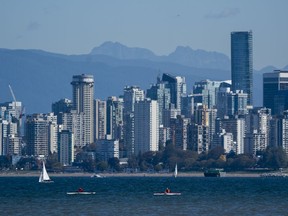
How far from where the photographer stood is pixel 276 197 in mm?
→ 117500

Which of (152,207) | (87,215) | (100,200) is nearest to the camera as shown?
(87,215)

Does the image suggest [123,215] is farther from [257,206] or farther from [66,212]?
[257,206]

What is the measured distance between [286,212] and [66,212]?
50.2 feet

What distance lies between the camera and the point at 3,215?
88.8 meters

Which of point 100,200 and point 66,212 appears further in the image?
point 100,200

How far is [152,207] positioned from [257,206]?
808 centimetres

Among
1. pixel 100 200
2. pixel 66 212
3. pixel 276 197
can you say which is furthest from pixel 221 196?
pixel 66 212

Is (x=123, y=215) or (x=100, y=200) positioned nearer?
(x=123, y=215)

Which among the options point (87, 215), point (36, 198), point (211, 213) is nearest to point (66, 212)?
point (87, 215)

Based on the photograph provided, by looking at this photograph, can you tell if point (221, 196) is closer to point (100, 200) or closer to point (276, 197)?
point (276, 197)

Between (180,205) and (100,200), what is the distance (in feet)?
35.5

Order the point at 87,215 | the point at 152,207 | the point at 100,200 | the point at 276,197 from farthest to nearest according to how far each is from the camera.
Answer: the point at 276,197 < the point at 100,200 < the point at 152,207 < the point at 87,215

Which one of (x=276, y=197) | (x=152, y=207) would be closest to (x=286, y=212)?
(x=152, y=207)

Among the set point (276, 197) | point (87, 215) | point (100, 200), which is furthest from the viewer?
point (276, 197)
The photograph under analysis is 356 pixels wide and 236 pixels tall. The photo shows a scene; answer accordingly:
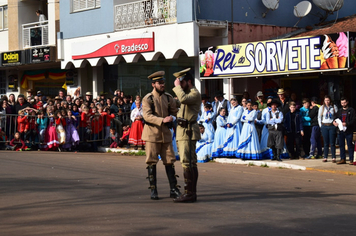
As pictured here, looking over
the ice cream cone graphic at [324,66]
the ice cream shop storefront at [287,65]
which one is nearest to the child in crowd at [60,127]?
the ice cream shop storefront at [287,65]

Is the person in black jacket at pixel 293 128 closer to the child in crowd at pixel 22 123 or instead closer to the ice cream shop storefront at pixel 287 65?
the ice cream shop storefront at pixel 287 65

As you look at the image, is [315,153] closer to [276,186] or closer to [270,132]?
[270,132]

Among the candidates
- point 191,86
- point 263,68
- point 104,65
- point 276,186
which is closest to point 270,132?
point 263,68

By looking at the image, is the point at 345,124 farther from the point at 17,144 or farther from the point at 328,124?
the point at 17,144

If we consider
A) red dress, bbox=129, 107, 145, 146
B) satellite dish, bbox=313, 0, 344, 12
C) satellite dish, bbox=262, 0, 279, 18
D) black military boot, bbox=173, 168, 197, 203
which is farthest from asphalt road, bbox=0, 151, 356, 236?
satellite dish, bbox=313, 0, 344, 12

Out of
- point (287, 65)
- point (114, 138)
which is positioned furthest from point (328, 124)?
point (114, 138)

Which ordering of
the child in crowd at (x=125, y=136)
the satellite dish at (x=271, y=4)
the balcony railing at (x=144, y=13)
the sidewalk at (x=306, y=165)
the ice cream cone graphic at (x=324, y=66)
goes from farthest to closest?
1. the satellite dish at (x=271, y=4)
2. the balcony railing at (x=144, y=13)
3. the child in crowd at (x=125, y=136)
4. the ice cream cone graphic at (x=324, y=66)
5. the sidewalk at (x=306, y=165)

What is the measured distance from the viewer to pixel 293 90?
21.5 meters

### Problem statement:
Pull out every line of the data that contains the word "camera", and copy each such line in full.

### Solved problem:
Which of (152,207) | (87,215) | (100,200) is nearest to the camera as shown?
What distance lies between the camera and the point at 3,215?
Order the point at 87,215 | the point at 152,207 | the point at 100,200 | the point at 276,197 from farthest to nearest according to how far each is from the camera.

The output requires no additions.